The social environment provides important resources for everybody, not just clients (Sullivan, 1992a). A wide range of groups and institutions can provide support including family, friends, work, church, sporting groups, and local businesses. A strengths-based approach encourages service providers to seek out the full range of support available in a local community rather than relying on welfare and specialist support organisations (Kisthardt, 1992; Poertner & Ronnau, 1992; Rapp, 1992).
Taylor (1993, in Sullivan & Rapp, 1994) discusses the concept of entrapping and enabling social niches. The niche represents “the unique place in which one ‘fits’ into the environment, the workplace, or the community. It is the special place within which one feels comfortable; one has made it ‘one’s own’” (Brower, 1988, quoted in Sullivan & Rapp, 1994, p.97). Table 1 compares entrapping and enabling social niches.

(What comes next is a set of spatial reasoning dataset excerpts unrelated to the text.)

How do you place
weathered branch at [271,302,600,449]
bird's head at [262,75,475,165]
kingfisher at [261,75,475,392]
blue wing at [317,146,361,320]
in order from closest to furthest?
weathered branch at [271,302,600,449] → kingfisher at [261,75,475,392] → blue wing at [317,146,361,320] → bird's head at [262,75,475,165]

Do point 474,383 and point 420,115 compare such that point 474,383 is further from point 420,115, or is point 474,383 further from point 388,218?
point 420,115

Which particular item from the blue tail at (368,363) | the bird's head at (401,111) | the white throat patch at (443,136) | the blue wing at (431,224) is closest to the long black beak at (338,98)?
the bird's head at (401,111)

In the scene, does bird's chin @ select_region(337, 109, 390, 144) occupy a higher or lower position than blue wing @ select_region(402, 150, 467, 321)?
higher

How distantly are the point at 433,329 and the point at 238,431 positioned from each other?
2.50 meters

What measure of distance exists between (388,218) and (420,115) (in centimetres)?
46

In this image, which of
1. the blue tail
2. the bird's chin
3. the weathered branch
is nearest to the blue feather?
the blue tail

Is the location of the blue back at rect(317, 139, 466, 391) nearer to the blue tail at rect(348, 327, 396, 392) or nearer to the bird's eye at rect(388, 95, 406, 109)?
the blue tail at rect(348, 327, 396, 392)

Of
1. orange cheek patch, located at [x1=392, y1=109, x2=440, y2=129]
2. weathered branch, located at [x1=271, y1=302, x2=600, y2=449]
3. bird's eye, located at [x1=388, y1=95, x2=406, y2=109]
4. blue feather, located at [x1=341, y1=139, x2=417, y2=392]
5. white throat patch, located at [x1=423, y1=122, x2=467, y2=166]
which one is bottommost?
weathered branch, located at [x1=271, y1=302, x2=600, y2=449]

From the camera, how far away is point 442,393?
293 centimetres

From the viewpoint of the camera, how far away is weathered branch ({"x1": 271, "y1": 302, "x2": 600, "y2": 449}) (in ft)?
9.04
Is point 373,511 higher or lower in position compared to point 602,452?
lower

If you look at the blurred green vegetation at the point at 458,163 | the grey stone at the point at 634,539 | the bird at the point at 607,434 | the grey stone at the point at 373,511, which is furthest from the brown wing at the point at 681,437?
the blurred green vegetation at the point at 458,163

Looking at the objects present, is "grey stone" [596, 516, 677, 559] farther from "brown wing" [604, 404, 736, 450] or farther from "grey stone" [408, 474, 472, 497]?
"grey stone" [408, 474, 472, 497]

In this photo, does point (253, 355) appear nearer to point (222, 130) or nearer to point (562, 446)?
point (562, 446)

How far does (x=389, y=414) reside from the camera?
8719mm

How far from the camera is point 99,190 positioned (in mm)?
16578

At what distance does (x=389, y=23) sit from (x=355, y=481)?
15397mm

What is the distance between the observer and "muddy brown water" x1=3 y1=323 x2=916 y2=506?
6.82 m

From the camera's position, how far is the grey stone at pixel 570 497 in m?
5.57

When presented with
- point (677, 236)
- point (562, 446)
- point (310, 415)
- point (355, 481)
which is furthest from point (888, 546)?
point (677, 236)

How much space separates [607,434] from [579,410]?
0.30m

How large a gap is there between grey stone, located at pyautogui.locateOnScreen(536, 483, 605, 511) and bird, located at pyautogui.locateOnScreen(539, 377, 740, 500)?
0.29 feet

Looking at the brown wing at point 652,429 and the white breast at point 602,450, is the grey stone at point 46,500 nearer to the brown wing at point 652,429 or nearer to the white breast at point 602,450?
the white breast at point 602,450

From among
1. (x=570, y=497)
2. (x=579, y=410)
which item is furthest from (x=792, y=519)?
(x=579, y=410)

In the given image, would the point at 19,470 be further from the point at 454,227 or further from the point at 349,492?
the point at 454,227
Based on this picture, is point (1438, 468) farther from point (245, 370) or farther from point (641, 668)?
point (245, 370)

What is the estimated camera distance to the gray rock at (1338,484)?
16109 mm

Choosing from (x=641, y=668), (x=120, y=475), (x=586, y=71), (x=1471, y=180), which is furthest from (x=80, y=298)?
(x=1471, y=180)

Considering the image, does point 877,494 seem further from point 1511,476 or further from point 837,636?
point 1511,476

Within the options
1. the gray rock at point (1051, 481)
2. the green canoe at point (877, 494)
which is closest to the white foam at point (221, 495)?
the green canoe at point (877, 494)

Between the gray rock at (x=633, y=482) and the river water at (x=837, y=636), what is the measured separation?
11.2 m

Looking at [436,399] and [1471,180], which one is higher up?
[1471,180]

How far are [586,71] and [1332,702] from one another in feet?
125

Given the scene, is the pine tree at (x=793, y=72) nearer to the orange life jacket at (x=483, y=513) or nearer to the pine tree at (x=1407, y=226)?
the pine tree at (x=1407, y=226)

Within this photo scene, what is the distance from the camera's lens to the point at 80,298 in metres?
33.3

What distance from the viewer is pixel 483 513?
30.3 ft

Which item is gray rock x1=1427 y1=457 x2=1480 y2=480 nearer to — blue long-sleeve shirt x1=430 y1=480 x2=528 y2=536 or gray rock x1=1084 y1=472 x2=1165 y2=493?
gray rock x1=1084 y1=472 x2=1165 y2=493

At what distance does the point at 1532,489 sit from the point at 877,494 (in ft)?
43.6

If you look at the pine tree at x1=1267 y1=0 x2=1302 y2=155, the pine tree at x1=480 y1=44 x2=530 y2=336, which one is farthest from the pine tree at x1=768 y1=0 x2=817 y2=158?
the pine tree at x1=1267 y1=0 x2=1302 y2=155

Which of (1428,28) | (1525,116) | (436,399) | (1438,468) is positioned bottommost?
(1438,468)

Table 1: Entrapping and enabling social niches. (Taylor, 1993 in Sullivan & Rapp, 1994)
Entrapping social niches
|Enabling social niches|
A strengths perspective encourages people to discover enabling niches for themselves and recognises the importance of “the creation of a culture that is supportive of the proactive steps taken by individuals” (Sullivan & Rapp, 1994, p. 96).
Service providers collaborate with the people they work with.
People are usually experts on their own situation (Bricker-Jenkins, 1992; Saleebey, 1992b) and Saleebey (1992b) argues that, for service providers, the role of expert or professional may not provide the “best vantage point from which to appreciate client strengths” (p. 7). Thus strengths-based approaches focus on “collaboration and partnership between social workers and clients” (Early & GlenMaye, 2000, p. 120).
Saleebey (1992b) suggests that the approach to working with people is
A give-and-take that begins with the demystification of the professional as expert, an operating sense of humility on the part of the helper, the establishment of an egalitarian transaction, the desire to engage clients on their own terms, and a willingness to disclose and share (Freire, 1973; Rose 1990). (Saleebey, 1992b, p.42).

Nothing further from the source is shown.